Why did sea level fall in 2010?
This exchange in the Fall of 2011 presents a fascinating discussion of the relationship between global mean sea level and water transfer to land masses. Specifically, the apparent temporary downtrend in sea level around 2010 was purported to be explained at least partially by torrential rainfall in Australia and elsewhere. BUT the accumulation of rain on land was not nearly enough to account for the sea level drop. The discussion trails off in December 2011 without a resolution of the discrepancy. And the anthropogenic increase in sea level resumed its upward trend in 2012.
Was this discrepancy ever resolved? Does the discrepancy have implications regarding the accuracy annd relliability of satellite measurements? Is this related to the later downturn in sea level in the 2016 timeframe?
VR, richieb1234
[DB] NASA has continued to track water motions across the planet, from alpine and ice sheet mass losses to the ocean and land impoundment changes over time, including torrential rains in the Amazon and Australia lowering global sea levels for a time. The overall trend is upward with the net effect that global sea level rise is accelerating in lockstep with accelerating ice sheet mass losses. NASA has a video on GRACE's 15-year mission tracking that, here.

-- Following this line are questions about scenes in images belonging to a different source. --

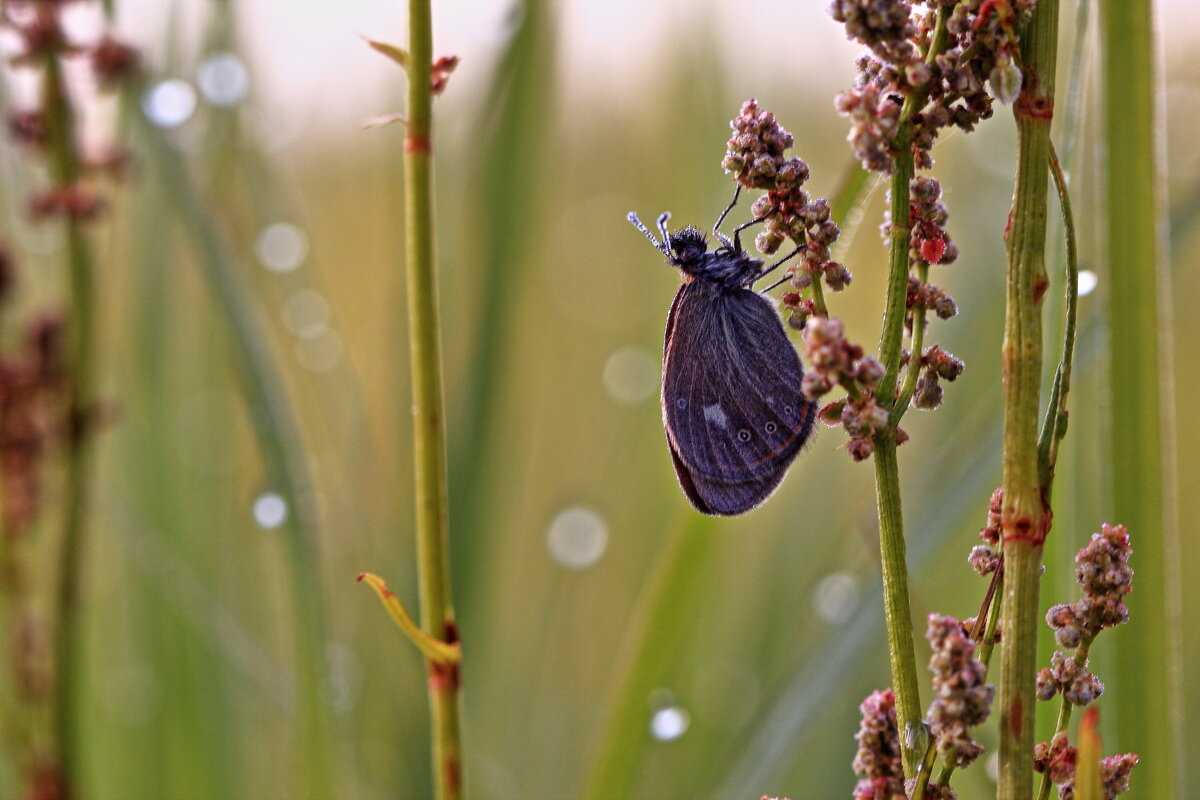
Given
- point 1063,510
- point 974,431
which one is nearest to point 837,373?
point 1063,510

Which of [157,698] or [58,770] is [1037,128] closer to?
[58,770]

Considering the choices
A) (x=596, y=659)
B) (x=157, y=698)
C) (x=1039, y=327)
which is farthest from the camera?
(x=596, y=659)

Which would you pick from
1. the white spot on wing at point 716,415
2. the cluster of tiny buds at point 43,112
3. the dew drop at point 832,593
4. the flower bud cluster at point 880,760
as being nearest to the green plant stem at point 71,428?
the cluster of tiny buds at point 43,112

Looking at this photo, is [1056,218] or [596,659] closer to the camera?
[1056,218]

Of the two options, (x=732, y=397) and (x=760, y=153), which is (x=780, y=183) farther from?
(x=732, y=397)

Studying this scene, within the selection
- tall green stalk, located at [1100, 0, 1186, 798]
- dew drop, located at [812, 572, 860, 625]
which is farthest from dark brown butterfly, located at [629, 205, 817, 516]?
dew drop, located at [812, 572, 860, 625]

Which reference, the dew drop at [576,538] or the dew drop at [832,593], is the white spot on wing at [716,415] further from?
the dew drop at [576,538]

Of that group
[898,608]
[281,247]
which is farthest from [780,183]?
[281,247]
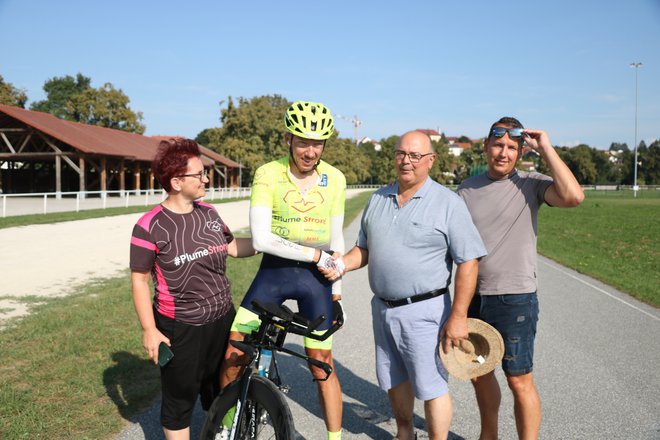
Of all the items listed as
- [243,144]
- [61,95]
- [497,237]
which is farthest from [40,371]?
[61,95]

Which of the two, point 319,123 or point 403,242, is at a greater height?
point 319,123

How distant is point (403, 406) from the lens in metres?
3.51

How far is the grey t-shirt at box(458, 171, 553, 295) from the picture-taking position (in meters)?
3.37

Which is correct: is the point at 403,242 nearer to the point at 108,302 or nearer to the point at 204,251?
the point at 204,251

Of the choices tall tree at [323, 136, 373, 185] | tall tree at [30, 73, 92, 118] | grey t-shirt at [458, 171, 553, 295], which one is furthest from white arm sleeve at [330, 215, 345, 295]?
tall tree at [30, 73, 92, 118]

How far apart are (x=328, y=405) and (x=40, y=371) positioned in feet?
10.1

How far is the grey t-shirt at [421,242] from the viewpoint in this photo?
3098 millimetres

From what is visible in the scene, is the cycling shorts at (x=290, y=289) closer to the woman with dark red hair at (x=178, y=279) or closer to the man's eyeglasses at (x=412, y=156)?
the woman with dark red hair at (x=178, y=279)

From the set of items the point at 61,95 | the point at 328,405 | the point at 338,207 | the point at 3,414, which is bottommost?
the point at 3,414

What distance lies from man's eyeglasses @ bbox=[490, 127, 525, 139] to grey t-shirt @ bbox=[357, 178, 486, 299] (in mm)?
510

Richieb @21 , I am not clear about the nature of your inquiry. Australia (the part that gets rained upon!) is about 3% of the world's land area . . . so presumably it was the other 140-ish million square kilometers receiving the bulk of the "missing" ocean water. Spread kinda thin, even allowing for local concentrations (see chart in OP).
Water runs off quickly and returns to the ocean, or soaks into the soil for a year or two ~ and eventually trickles back to the ocean, or evaporates and rains into the ocean. All part of the normal variation of things.
There doesn't seem to be any discrepancy requiring special explanation. There are always small ups and downs imposed on top of the continuing rise in sea level.
RitchieB,
I do not think that there was ever a "discrepancy" to be corrected in the comments above. The first commentor says they are a "layman" who eyeballs a graph and does some rudimentary calculations. The responding posters cite Llovel et al 2010 which states in the abstract:
"We show that whatever the period considered, interannual variability of the mean sea level is essentially explained by interannual fluctuations in land water storage, with the largest contributions arising from tropical river basins"
Obviously the laymans eyeball is not as accurate as professional scientists calculations. If you want more information Google Scholar says Llovel has been cited 84 times. If you read the titles of the papers you can find one that answers your questions. Here is one I looked at. In the abstract it says all the fall in sea level in 2010-2011 is caused by land storage.
If you look at the intermediate level of the explaination of this myth here at SkS, there is a graph that shows the yearly seasonal variation of sea level in the Northern Hemisphere varies by about 60 mm and the Southern Hemisphere varies by about 30 mm. It seems reasonable to me that a change in rainfall could cause 10 mm yearly change for a short time when seasonal variation is so much larger.